Saturday, April 30, 2011

Eating solid foods!

Yeah, you thought I was talking about a baby, weren't you? Nope. I mean me. Remember when I talked about waterfall illnesses, as in illnesses that go through the whole dang household? Guess what? Stomach flu does that, too. And let me tell you, my friends, it is not awesome. Not even a little.

The night following the slumber party I let Philosopher Child have for his 7th birthday (and a big happy birthday to my little man), Viking Toddler came down with the nasty bug. The next morning, I came down with it. That afternoon, I had to send Husband to pick Philosopher Child up from school. A short while after getting home with him, Husband came down with it. Viking Toddler and Philosopher Child, who have never seen their father get sick in this way, thought it was a source of great entertainment.

Within two hours, Philosopher Child had it. He didn't think it was funny any more.
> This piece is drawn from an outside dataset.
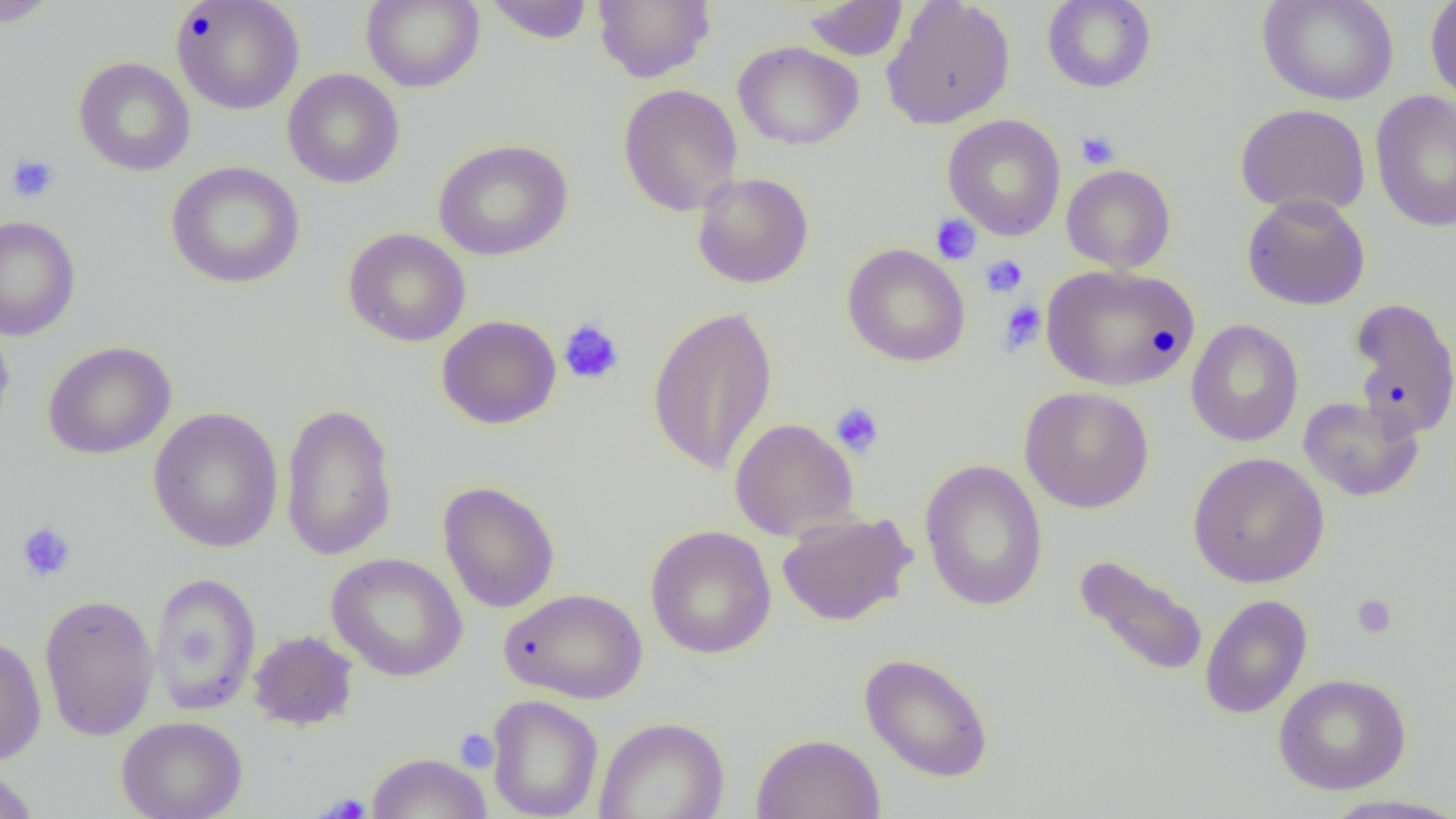
Approximate bounding boxes as [x1, y1, x2, y2] in pixels. Platelet locations: [1076, 129, 1121, 169], [6, 153, 60, 204], [930, 214, 981, 265], [980, 254, 1028, 298], [998, 300, 1047, 355], [558, 319, 625, 385], [830, 402, 885, 457], [16, 521, 77, 583], [1351, 593, 1398, 639], [454, 728, 499, 773], [319, 793, 371, 818]. Uninfected red blood cell locations: [0, 0, 62, 28], [171, 0, 304, 115], [361, 0, 485, 92], [484, 0, 595, 44], [593, 0, 715, 84], [881, 0, 1016, 130], [1042, 0, 1156, 93], [1257, 0, 1399, 105], [1425, 0, 1456, 105], [802, 1, 908, 61], [733, 41, 864, 151], [73, 57, 196, 177], [282, 69, 405, 188], [618, 84, 743, 217], [1370, 89, 1456, 233], [1234, 103, 1371, 217], [942, 114, 1066, 241], [432, 139, 573, 262], [165, 161, 305, 288], [1061, 164, 1176, 273], [692, 172, 814, 289], [1241, 193, 1371, 311], [0, 215, 81, 341], [343, 228, 471, 348], [842, 243, 971, 367], [1040, 263, 1199, 391], [1348, 297, 1456, 439], [646, 305, 778, 476], [0, 315, 15, 445], [436, 315, 561, 430], [1186, 319, 1304, 448], [42, 341, 176, 460], [1019, 386, 1154, 513], [1297, 396, 1424, 502], [280, 402, 398, 562], [147, 407, 284, 553], [729, 418, 858, 539], [1187, 451, 1329, 589], [919, 458, 1049, 612], [438, 481, 560, 613], [776, 511, 916, 627], [644, 524, 777, 659], [326, 553, 468, 682], [1073, 554, 1210, 678], [149, 571, 262, 716], [499, 588, 648, 704], [38, 593, 159, 742], [1199, 594, 1312, 719], [248, 630, 358, 731], [0, 634, 47, 766], [859, 652, 995, 783], [1273, 673, 1412, 795], [487, 694, 603, 819], [116, 716, 248, 819], [594, 716, 730, 819], [750, 733, 886, 819], [367, 752, 492, 819], [0, 768, 40, 819], [1316, 794, 1456, 819]. Slide-level diagnosis: negative for blood parasites. Captured at 1000x magnification. Single field of view. Light microscopy. Image is 1456×819 pixels. Thin blood film.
Describe the morphology of the erythrocytes.
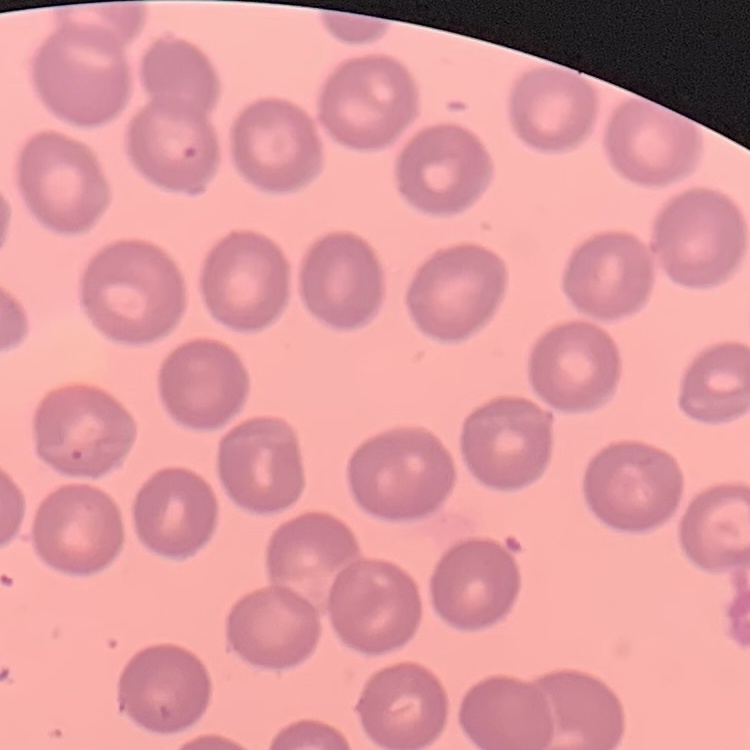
It was a rough week. The kids were ill for less than 24 hours each, but it hung on to Husband and I. It was two days before I could eat anything, and a full day before Husband could eat anything but crackers. It was close to a week before we felt decent and human.
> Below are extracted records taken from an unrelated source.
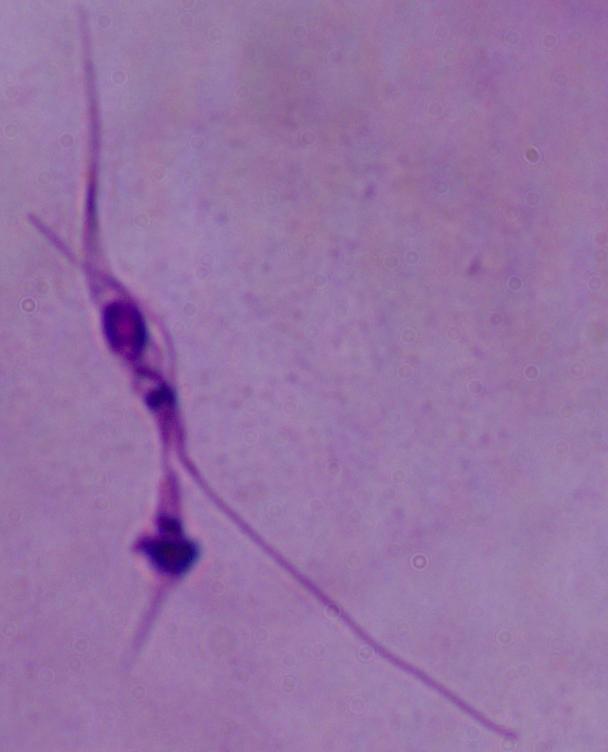

Summary:
  - Identification: Leishmania
  - Magnification: 1000x
  - Modality: micrograph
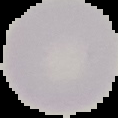
Summary:
  - Preparation: thin blood film
  - Malaria status: uninfected
  - Image size: 118×118 pixels
  - Image type: cell region segmented out of the field of view; surrounding area masked to black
Identify the cell.
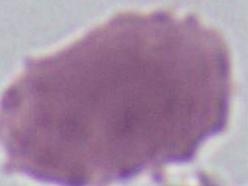

This is an erythrocyte.

Micrograph. 1000x magnification.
But, we are all back now. Back to blogging. And the real world. And laundry. Whatever comes first.

Monday, April 11, 2011


Wakemare:noun. A dream that a child thinks happened and you can't convince him otherwise.

Lately, Viking Toddler has been having some really crazy, vivid dreams. He wakes up and tells me about them, but he talks like whatever he dreamed really happened. He's pointed to areas of his room where he left his new toy. Except, he doesn't *have* a new toy. He's recounted a trip he took that never happened. He talks about when he was sick the night before, only he wasn't. Right now, I'm working on helping him distinguish dream from reality. I've explained to him that dreams are just something your brain thinks about while you are asleep. If you have a better explanation than that, I'd love to hear it.

This morning, Viking Toddler told me all about me putting a tent over his head. I was more than a bit confused. He's been telling me about it all day, and I've been telling him all day that it didn't happen. He even said that I did it because he said a bad word. Again, I told him that I didn't put a tent over his head, nor would I do that. He doesn't seem convinced.

But I think there will be no more snacks before bed.

Thursday, April 7, 2011

Why baby names are not fun

First off, let me say that I have no idea what's going on with the font size below. I tried to fix it. And tried. And tried. Blogger is not listening to me, apparently.

I've got babies on the brain. I'm even dreaming about babies. It's confusing, so I will be asking my uterus in the next few days why it's sending the rest of my body baby signals, seeing as we've decided not to have any more kids.

But anyway...

So, you're pregnant. And you get the same freaking question for hundredth billionth time:

Have you picked a name yet???

Some people just say no, when they really mean, "Yes, but I'm not going to tell you because you won't like it and I really don't care if you like it in the first place, so HA!"

But when I was preggers with Viking Toddler, when Husband and I said, "No, we haven't picked a name yet," what we really meant was, "We've gone through just about every name in the freaking baby books and can't agree on ANYTHING."

I thought picking baby names was supposed to be some kind of awesome? Wasn't it supposed to be on of the most fun things you've ever done?

Well, whoever said this lied. We spent weeks. WEEKS. Finally, out of desperation, we called Husband's Mom. One of the first names that fell out her mouth made us say, "Yes! FINALLY!" Ok, maybe it wasn't quite so dramatic, but still.

But that was the male name that we had selected. We had decided on a girl's name long before that. Elsie. Her (if it turned out to be a her) would be named Elsie.

Until someone pointed out to us that the name sounded like the name of a cow. I don't mean a mean name for a large women. I mean a literal cow. We shortly thereafter changed it to Elise. Close enough.